> [Written exercise]:
Locate each line below that contains the string "camera" and copy every such line in full.

> [Data shown]:

+ + + + +

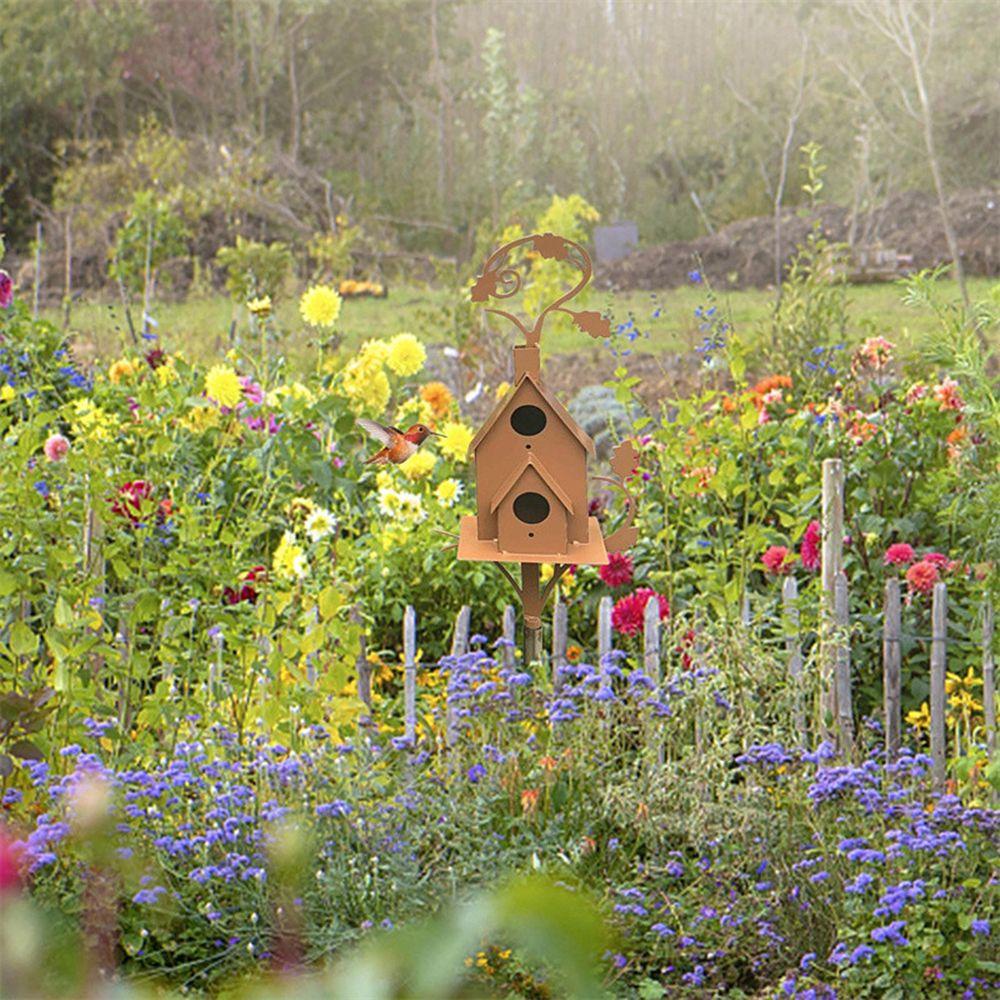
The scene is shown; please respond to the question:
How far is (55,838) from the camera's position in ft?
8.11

+ + + + +

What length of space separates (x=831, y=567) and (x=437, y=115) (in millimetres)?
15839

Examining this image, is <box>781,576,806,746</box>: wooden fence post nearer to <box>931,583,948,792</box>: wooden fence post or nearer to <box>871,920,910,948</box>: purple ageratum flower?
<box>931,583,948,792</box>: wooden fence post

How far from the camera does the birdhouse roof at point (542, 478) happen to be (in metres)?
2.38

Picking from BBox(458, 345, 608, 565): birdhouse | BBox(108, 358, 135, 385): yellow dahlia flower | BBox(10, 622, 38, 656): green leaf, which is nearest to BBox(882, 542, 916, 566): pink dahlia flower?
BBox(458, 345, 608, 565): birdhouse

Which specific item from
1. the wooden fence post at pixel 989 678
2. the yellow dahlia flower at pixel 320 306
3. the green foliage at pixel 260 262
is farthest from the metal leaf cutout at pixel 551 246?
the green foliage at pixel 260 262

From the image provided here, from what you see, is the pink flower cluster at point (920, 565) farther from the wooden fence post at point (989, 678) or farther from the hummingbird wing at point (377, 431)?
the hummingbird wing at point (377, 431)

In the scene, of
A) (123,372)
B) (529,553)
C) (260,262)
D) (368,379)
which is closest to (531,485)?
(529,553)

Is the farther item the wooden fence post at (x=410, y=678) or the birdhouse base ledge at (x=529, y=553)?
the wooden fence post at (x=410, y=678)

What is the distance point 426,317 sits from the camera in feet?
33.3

+ + + + +

> [Worked solution]:
How far is (55,838) from the camera's position in ft?
How far from the camera does the birdhouse roof at point (542, 478) happen to be (in metres)?
What is the distance point 426,317 sits from the camera in feet?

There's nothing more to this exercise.